Max Planck Institute for Molecular Genetics, Dept, of Computational Molecular Biology, Ihnestrasse 73, 14195 Berlin.
BMC Bioinformatics. 2010 Jan 6;11:9. doi: 10.1186/1471-2105-11-9.
Cluster analysis is an important technique for the exploratory analysis of biological data. Such data is often high-dimensional, inherently noisy and contains outliers. This makes clustering challenging. Mixtures are versatile and powerful statistical models which perform robustly for clustering in the presence of noise and have been successfully applied in a wide range of applications.
PyMix - the Python mixture package implements algorithms and data structures for clustering with basic and advanced mixture models. The advanced models include context-specific independence mixtures, mixtures of dependence trees and semi-supervised learning. PyMix is licenced under the GNU General Public licence (GPL). PyMix has been successfully used for the analysis of biological sequence, complex disease and gene expression data.
PyMix is a useful tool for cluster analysis of biological data. Due to the general nature of the framework, PyMix can be applied to a wide range of applications and data sets.

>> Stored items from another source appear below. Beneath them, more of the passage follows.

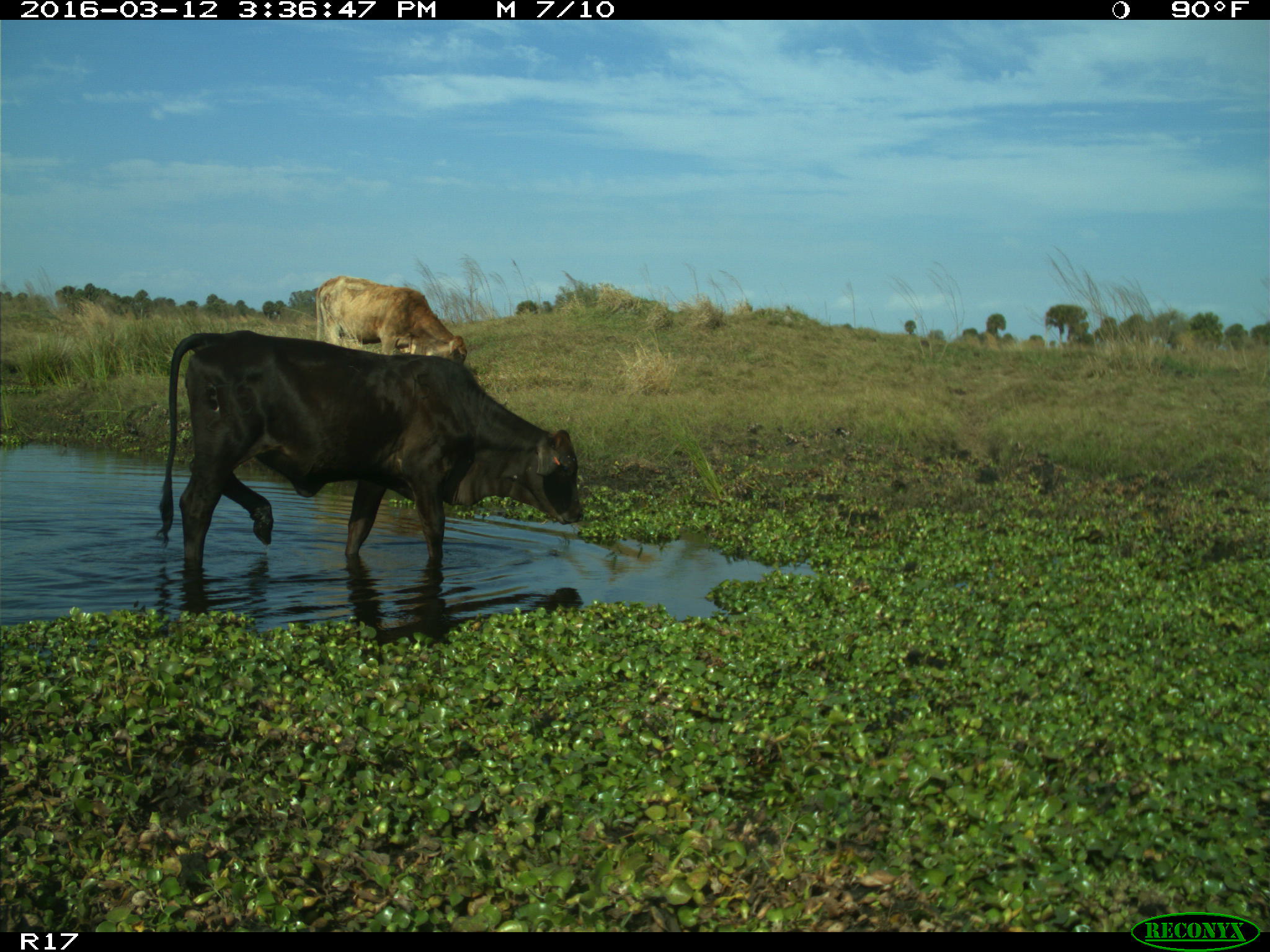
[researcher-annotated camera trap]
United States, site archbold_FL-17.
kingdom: Animalia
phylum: Chordata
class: Mammalia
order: Artiodactyla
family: Bovidae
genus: Bos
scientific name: Bos taurus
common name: domestic cow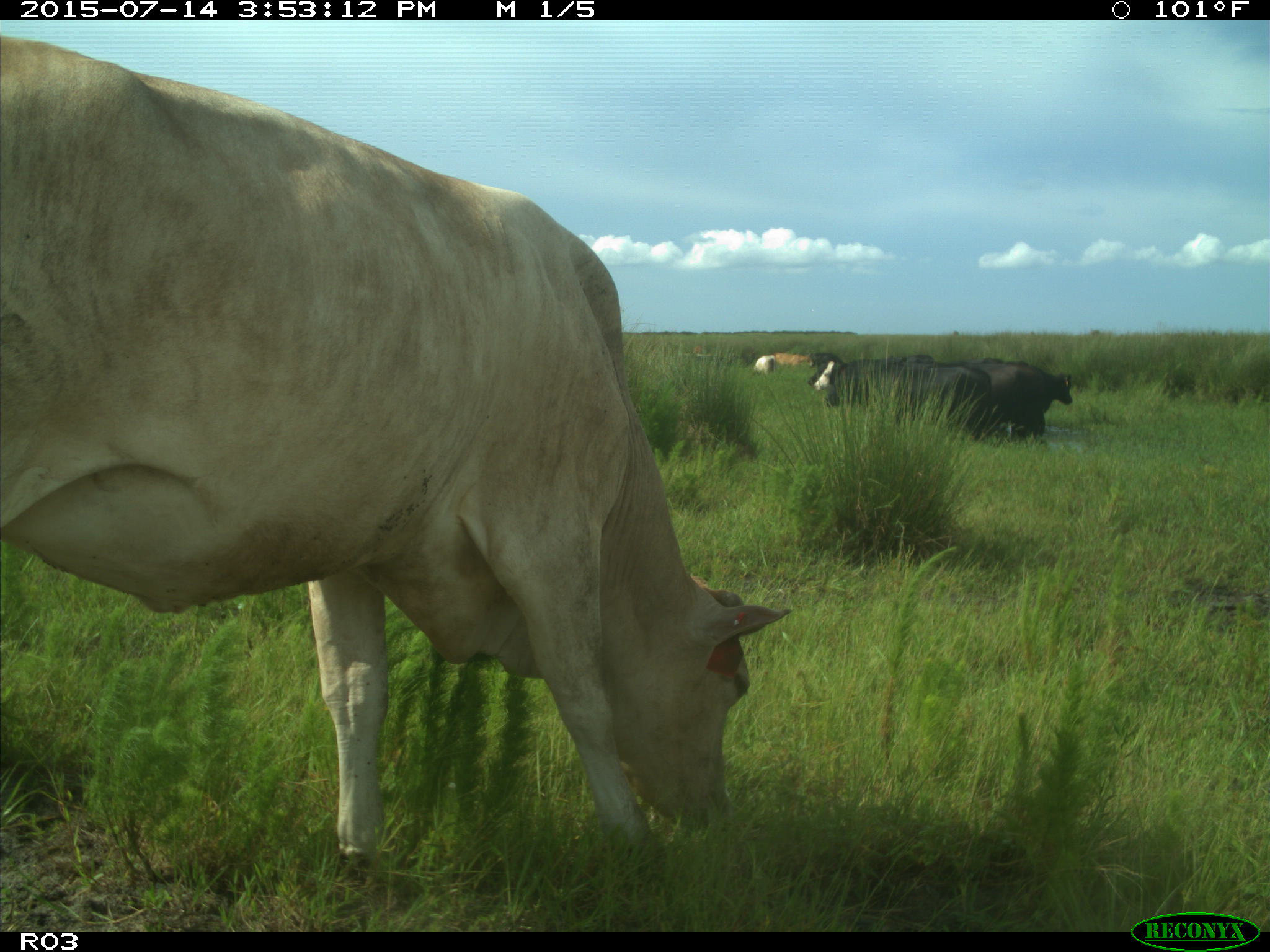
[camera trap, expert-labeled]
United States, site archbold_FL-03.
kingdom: Animalia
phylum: Chordata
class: Mammalia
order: Artiodactyla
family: Bovidae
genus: Bos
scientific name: Bos taurus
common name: domestic cow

聚类分析是一种用于探索性分析生物数据的重要技术。这种数据通常是高维的、固有噪声的并且包含异常值。这使得聚类具有挑战性。混合模型是一种通用且强大的统计模型,它在存在噪声的情况下对聚类具有稳健性,并且已成功应用于广泛的应用中。
PyMix - Python 混合包实现了用于聚类的基本和高级混合模型的算法和数据结构。高级模型包括特定于上下文的独立性混合、依赖树的混合和半监督学习。PyMix 是根据 GNU 通用公共许可证(GPL)许可的。PyMix 已成功用于生物序列、复杂疾病和基因表达数据的分析。
PyMix 是一种用于生物数据聚类分析的有用工具。由于框架的通用性,PyMix 可以应用于广泛的应用和数据集。